YOUR OBJECTIVE: Copy the items below verbatim, starting with the line that contains "Which is the" and going on through the last line of the items.

GIVEN DATA:

══════════════════════════════

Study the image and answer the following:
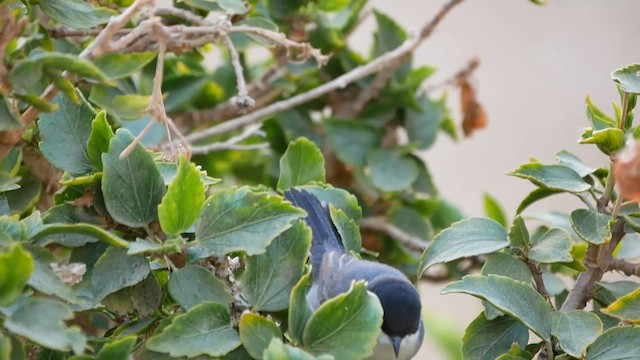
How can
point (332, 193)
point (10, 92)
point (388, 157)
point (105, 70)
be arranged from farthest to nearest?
point (388, 157)
point (332, 193)
point (105, 70)
point (10, 92)

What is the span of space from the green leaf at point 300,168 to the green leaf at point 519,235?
0.69 feet

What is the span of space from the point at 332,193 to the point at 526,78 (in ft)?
8.14

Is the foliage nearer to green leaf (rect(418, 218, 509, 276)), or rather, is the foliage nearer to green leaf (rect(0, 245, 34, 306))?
green leaf (rect(418, 218, 509, 276))

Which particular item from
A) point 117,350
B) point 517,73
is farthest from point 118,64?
point 517,73

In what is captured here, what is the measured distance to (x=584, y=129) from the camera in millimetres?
866

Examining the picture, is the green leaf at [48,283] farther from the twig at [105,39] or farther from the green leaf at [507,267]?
the green leaf at [507,267]

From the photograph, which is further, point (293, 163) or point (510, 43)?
point (510, 43)

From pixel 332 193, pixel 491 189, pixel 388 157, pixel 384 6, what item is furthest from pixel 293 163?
pixel 384 6

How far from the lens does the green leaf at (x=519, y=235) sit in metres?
0.86

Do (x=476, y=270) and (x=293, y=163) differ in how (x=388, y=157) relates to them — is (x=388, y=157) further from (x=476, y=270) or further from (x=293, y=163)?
(x=293, y=163)

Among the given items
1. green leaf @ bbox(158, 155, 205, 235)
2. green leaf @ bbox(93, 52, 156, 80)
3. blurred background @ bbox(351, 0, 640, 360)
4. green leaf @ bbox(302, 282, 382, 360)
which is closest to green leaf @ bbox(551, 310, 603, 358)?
green leaf @ bbox(302, 282, 382, 360)

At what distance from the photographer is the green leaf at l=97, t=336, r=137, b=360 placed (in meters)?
0.65

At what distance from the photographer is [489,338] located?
0.84 meters

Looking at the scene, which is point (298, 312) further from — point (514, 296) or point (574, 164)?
point (574, 164)
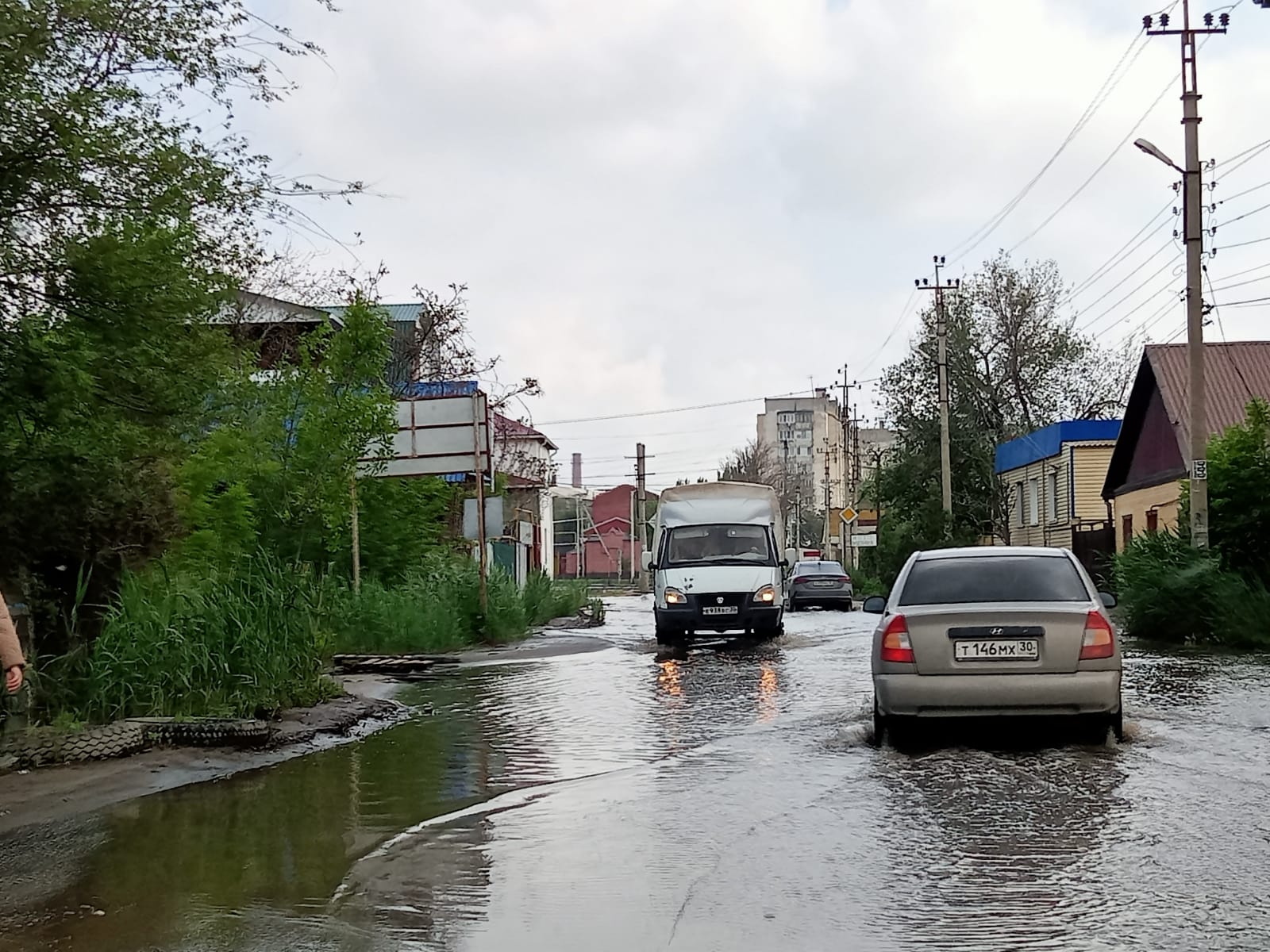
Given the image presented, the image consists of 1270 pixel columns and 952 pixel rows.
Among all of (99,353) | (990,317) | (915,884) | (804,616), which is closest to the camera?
(915,884)

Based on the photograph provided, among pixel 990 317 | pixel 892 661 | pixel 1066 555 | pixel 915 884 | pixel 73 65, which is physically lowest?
pixel 915 884

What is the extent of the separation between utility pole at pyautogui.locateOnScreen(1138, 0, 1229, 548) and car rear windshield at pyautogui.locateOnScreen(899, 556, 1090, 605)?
13308 millimetres

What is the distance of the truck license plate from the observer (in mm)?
10086

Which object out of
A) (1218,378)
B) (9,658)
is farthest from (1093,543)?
(9,658)

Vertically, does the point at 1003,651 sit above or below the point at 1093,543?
below

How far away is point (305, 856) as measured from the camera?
293 inches

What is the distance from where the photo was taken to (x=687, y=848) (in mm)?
7402

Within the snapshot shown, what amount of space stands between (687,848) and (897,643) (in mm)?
3477

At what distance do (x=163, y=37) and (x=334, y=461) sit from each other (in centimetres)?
905

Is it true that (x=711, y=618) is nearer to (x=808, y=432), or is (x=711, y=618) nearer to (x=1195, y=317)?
(x=1195, y=317)

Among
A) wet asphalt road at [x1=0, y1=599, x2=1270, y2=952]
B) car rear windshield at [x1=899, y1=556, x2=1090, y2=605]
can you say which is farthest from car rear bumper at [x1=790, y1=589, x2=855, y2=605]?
car rear windshield at [x1=899, y1=556, x2=1090, y2=605]

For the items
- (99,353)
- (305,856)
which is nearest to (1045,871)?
(305,856)

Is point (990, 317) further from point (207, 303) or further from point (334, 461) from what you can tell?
point (207, 303)

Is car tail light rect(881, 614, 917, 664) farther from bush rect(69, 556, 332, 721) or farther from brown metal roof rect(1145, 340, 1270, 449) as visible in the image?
brown metal roof rect(1145, 340, 1270, 449)
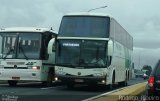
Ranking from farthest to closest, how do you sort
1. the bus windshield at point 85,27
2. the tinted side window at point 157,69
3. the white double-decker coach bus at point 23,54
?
the white double-decker coach bus at point 23,54 → the bus windshield at point 85,27 → the tinted side window at point 157,69

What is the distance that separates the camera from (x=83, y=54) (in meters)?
25.8

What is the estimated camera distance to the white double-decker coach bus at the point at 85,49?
2561cm

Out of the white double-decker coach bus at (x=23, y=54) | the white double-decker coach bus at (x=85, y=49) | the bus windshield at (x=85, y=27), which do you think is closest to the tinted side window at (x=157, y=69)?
the white double-decker coach bus at (x=85, y=49)

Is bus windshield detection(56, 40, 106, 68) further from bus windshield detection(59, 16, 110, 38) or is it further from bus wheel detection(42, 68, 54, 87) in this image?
bus wheel detection(42, 68, 54, 87)

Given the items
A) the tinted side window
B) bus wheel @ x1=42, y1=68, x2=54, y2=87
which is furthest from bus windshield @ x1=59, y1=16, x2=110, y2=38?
the tinted side window

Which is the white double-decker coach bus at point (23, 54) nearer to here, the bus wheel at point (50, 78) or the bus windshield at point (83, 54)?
the bus wheel at point (50, 78)

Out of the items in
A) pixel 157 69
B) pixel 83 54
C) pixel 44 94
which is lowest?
pixel 44 94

══════════════════════════════

ANSWER BELOW:
Which is the white double-decker coach bus at point (23, 54) nearer to here, the bus wheel at point (50, 78) or the bus windshield at point (83, 54)?
the bus wheel at point (50, 78)

Out of the items in
A) pixel 157 69
B) pixel 83 54
C) pixel 44 94
which is lowest?
pixel 44 94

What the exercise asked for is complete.